On November 5, 2020, World Digital Preservation Day events are taking place under this year’s theme:  Digits: For Good. The Digital Preservation Coalition, which organizes and sponsors events in honor of the global effort to preserve digital content, announced this theme in recognition of the urgent need to protect digital records that relate to the pandemic, social justice, and a wide range of other critical social issues. 

Sarah Middleton, Head of Advocacy and Community Engagement for the DPC, writes, “World Digital Preservation Day is a great way of supporting each other by celebrating some incredible initiatives because of and in spite of the pandemic; showcasing how the data has been preserved for good.”

When future researchers dig into the digital content created around the world to document this intense and uncertain year, what will they discover? The New York Times tackled this topic in April when it published a piece about preserving the records of the pandemic. One of the documentation projects highlighted in the article is Journal of a Plague Year, a website where visitors can submit stories about how they’ve experienced life during the pandemic.
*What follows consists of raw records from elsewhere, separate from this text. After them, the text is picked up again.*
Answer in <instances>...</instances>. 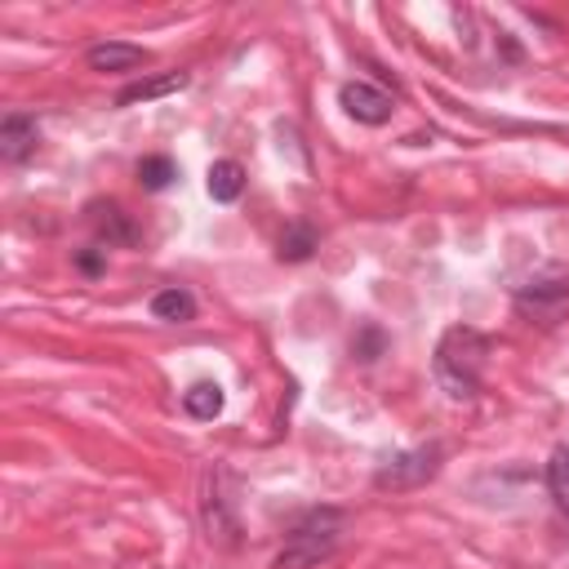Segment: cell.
<instances>
[{
    "label": "cell",
    "mask_w": 569,
    "mask_h": 569,
    "mask_svg": "<svg viewBox=\"0 0 569 569\" xmlns=\"http://www.w3.org/2000/svg\"><path fill=\"white\" fill-rule=\"evenodd\" d=\"M493 342L476 325H449L431 351V373L449 400H476Z\"/></svg>",
    "instance_id": "1"
},
{
    "label": "cell",
    "mask_w": 569,
    "mask_h": 569,
    "mask_svg": "<svg viewBox=\"0 0 569 569\" xmlns=\"http://www.w3.org/2000/svg\"><path fill=\"white\" fill-rule=\"evenodd\" d=\"M342 533H347V511L342 507H311L284 533V547L276 551L271 569H311V565L329 560L342 547Z\"/></svg>",
    "instance_id": "2"
},
{
    "label": "cell",
    "mask_w": 569,
    "mask_h": 569,
    "mask_svg": "<svg viewBox=\"0 0 569 569\" xmlns=\"http://www.w3.org/2000/svg\"><path fill=\"white\" fill-rule=\"evenodd\" d=\"M511 298H516L520 311L556 316L569 302V262H542V267H533L520 284H511Z\"/></svg>",
    "instance_id": "3"
},
{
    "label": "cell",
    "mask_w": 569,
    "mask_h": 569,
    "mask_svg": "<svg viewBox=\"0 0 569 569\" xmlns=\"http://www.w3.org/2000/svg\"><path fill=\"white\" fill-rule=\"evenodd\" d=\"M440 458H445L440 445H413V449H400V453H391V458L373 471V485H378V489H391V493H400V489H418V485H427V480L440 471Z\"/></svg>",
    "instance_id": "4"
},
{
    "label": "cell",
    "mask_w": 569,
    "mask_h": 569,
    "mask_svg": "<svg viewBox=\"0 0 569 569\" xmlns=\"http://www.w3.org/2000/svg\"><path fill=\"white\" fill-rule=\"evenodd\" d=\"M338 107H342L356 124H387L391 111H396L391 93L378 89V84H369V80H347V84L338 89Z\"/></svg>",
    "instance_id": "5"
},
{
    "label": "cell",
    "mask_w": 569,
    "mask_h": 569,
    "mask_svg": "<svg viewBox=\"0 0 569 569\" xmlns=\"http://www.w3.org/2000/svg\"><path fill=\"white\" fill-rule=\"evenodd\" d=\"M36 147H40V120L31 111H9L0 120V156L9 164H22L36 156Z\"/></svg>",
    "instance_id": "6"
},
{
    "label": "cell",
    "mask_w": 569,
    "mask_h": 569,
    "mask_svg": "<svg viewBox=\"0 0 569 569\" xmlns=\"http://www.w3.org/2000/svg\"><path fill=\"white\" fill-rule=\"evenodd\" d=\"M84 62L89 71H102V76H116V71H133V67H147L151 53L142 44H129V40H98L84 49Z\"/></svg>",
    "instance_id": "7"
},
{
    "label": "cell",
    "mask_w": 569,
    "mask_h": 569,
    "mask_svg": "<svg viewBox=\"0 0 569 569\" xmlns=\"http://www.w3.org/2000/svg\"><path fill=\"white\" fill-rule=\"evenodd\" d=\"M89 227L98 231L102 244H133L138 240V227L129 222V213L116 200H93L89 204Z\"/></svg>",
    "instance_id": "8"
},
{
    "label": "cell",
    "mask_w": 569,
    "mask_h": 569,
    "mask_svg": "<svg viewBox=\"0 0 569 569\" xmlns=\"http://www.w3.org/2000/svg\"><path fill=\"white\" fill-rule=\"evenodd\" d=\"M191 84L187 71H164V76H147V80H133L116 93V107H138V102H156V98H169V93H182Z\"/></svg>",
    "instance_id": "9"
},
{
    "label": "cell",
    "mask_w": 569,
    "mask_h": 569,
    "mask_svg": "<svg viewBox=\"0 0 569 569\" xmlns=\"http://www.w3.org/2000/svg\"><path fill=\"white\" fill-rule=\"evenodd\" d=\"M244 182H249V173H244L240 160H213L209 173H204V191H209L218 204H236L240 191H244Z\"/></svg>",
    "instance_id": "10"
},
{
    "label": "cell",
    "mask_w": 569,
    "mask_h": 569,
    "mask_svg": "<svg viewBox=\"0 0 569 569\" xmlns=\"http://www.w3.org/2000/svg\"><path fill=\"white\" fill-rule=\"evenodd\" d=\"M151 316L156 320H169V325H187V320H196V293L182 289V284L156 289L151 293Z\"/></svg>",
    "instance_id": "11"
},
{
    "label": "cell",
    "mask_w": 569,
    "mask_h": 569,
    "mask_svg": "<svg viewBox=\"0 0 569 569\" xmlns=\"http://www.w3.org/2000/svg\"><path fill=\"white\" fill-rule=\"evenodd\" d=\"M222 405H227V396H222L218 382H191L182 391V413L196 418V422H213L222 413Z\"/></svg>",
    "instance_id": "12"
},
{
    "label": "cell",
    "mask_w": 569,
    "mask_h": 569,
    "mask_svg": "<svg viewBox=\"0 0 569 569\" xmlns=\"http://www.w3.org/2000/svg\"><path fill=\"white\" fill-rule=\"evenodd\" d=\"M542 480H547V493H551L556 511L569 516V445H556V449H551Z\"/></svg>",
    "instance_id": "13"
},
{
    "label": "cell",
    "mask_w": 569,
    "mask_h": 569,
    "mask_svg": "<svg viewBox=\"0 0 569 569\" xmlns=\"http://www.w3.org/2000/svg\"><path fill=\"white\" fill-rule=\"evenodd\" d=\"M316 244H320L316 227L298 218V222H289V227H284V236H280V249H276V253H280V262H307V258L316 253Z\"/></svg>",
    "instance_id": "14"
},
{
    "label": "cell",
    "mask_w": 569,
    "mask_h": 569,
    "mask_svg": "<svg viewBox=\"0 0 569 569\" xmlns=\"http://www.w3.org/2000/svg\"><path fill=\"white\" fill-rule=\"evenodd\" d=\"M173 178H178V164H173L169 156H142V160H138V182H142L147 191H164Z\"/></svg>",
    "instance_id": "15"
},
{
    "label": "cell",
    "mask_w": 569,
    "mask_h": 569,
    "mask_svg": "<svg viewBox=\"0 0 569 569\" xmlns=\"http://www.w3.org/2000/svg\"><path fill=\"white\" fill-rule=\"evenodd\" d=\"M382 351H387V333H382L378 325H365V329L351 338V356H356L360 365H373Z\"/></svg>",
    "instance_id": "16"
},
{
    "label": "cell",
    "mask_w": 569,
    "mask_h": 569,
    "mask_svg": "<svg viewBox=\"0 0 569 569\" xmlns=\"http://www.w3.org/2000/svg\"><path fill=\"white\" fill-rule=\"evenodd\" d=\"M76 267H80L84 276H102V271H107V249H98V244H93V249H80V253H76Z\"/></svg>",
    "instance_id": "17"
}]
</instances>
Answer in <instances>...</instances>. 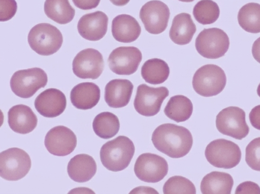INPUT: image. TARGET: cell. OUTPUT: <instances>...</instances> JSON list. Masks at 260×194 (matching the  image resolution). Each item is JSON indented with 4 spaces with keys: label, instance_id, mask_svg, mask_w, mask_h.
Returning <instances> with one entry per match:
<instances>
[{
    "label": "cell",
    "instance_id": "obj_32",
    "mask_svg": "<svg viewBox=\"0 0 260 194\" xmlns=\"http://www.w3.org/2000/svg\"><path fill=\"white\" fill-rule=\"evenodd\" d=\"M245 161L252 170L260 171V137L254 139L246 146Z\"/></svg>",
    "mask_w": 260,
    "mask_h": 194
},
{
    "label": "cell",
    "instance_id": "obj_30",
    "mask_svg": "<svg viewBox=\"0 0 260 194\" xmlns=\"http://www.w3.org/2000/svg\"><path fill=\"white\" fill-rule=\"evenodd\" d=\"M193 15L200 23L206 25L215 22L220 14L219 8L216 3L212 0H201L194 6Z\"/></svg>",
    "mask_w": 260,
    "mask_h": 194
},
{
    "label": "cell",
    "instance_id": "obj_22",
    "mask_svg": "<svg viewBox=\"0 0 260 194\" xmlns=\"http://www.w3.org/2000/svg\"><path fill=\"white\" fill-rule=\"evenodd\" d=\"M97 167L93 158L86 154L74 156L69 161L67 172L73 181L83 183L90 180L95 174Z\"/></svg>",
    "mask_w": 260,
    "mask_h": 194
},
{
    "label": "cell",
    "instance_id": "obj_15",
    "mask_svg": "<svg viewBox=\"0 0 260 194\" xmlns=\"http://www.w3.org/2000/svg\"><path fill=\"white\" fill-rule=\"evenodd\" d=\"M77 137L69 128L56 126L50 129L46 135L44 144L49 153L59 156L71 153L77 145Z\"/></svg>",
    "mask_w": 260,
    "mask_h": 194
},
{
    "label": "cell",
    "instance_id": "obj_27",
    "mask_svg": "<svg viewBox=\"0 0 260 194\" xmlns=\"http://www.w3.org/2000/svg\"><path fill=\"white\" fill-rule=\"evenodd\" d=\"M170 69L164 60L157 58L146 61L141 68V76L144 80L151 84L164 83L169 77Z\"/></svg>",
    "mask_w": 260,
    "mask_h": 194
},
{
    "label": "cell",
    "instance_id": "obj_16",
    "mask_svg": "<svg viewBox=\"0 0 260 194\" xmlns=\"http://www.w3.org/2000/svg\"><path fill=\"white\" fill-rule=\"evenodd\" d=\"M34 105L42 116L53 118L60 115L64 111L67 99L64 94L56 88H48L40 93L36 98Z\"/></svg>",
    "mask_w": 260,
    "mask_h": 194
},
{
    "label": "cell",
    "instance_id": "obj_5",
    "mask_svg": "<svg viewBox=\"0 0 260 194\" xmlns=\"http://www.w3.org/2000/svg\"><path fill=\"white\" fill-rule=\"evenodd\" d=\"M205 155L208 161L214 167L226 169L236 167L241 158L239 146L224 139H216L208 144Z\"/></svg>",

Another digital documentation project, Documenting the Now, advocates for collecting and archiving social media and provides researchers access to, for example, public Twitter datasets. 

The 2020 election season has also seen a deluge of documentary films chronicling the ups and downs of this year’s political races. These films will likely become important pieces of the 2020 narrative, and, as digital objects, will require long-term preservation to endure. Digital documentaries have been labeled an at-risk genre by the Academy of Motion Picture Arts and Sciences. One model for preserving digital documentaries is the Archive of Documentary Arts at Duke University, which collects and preserves the award-winning documentary films from North Carolina’s Full Frame Documentary Film Festival. 

For any digital media artist, community storyteller, researcher, or student making digital content about their experiences this year, World Digital Preservation Day reminds us of the need to tend to our digital materials and to consider how subsequent generations will have access to the digital historical record of this time. We’ll all be revisiting and reviewing this year’s events, likely for decades, and the media created today will become a part of the narrative texts of future generations. It’s worth taking the time to plan how to safeguard the collective digital memories we are creating now as we document our lives on phones, cameras, and social media.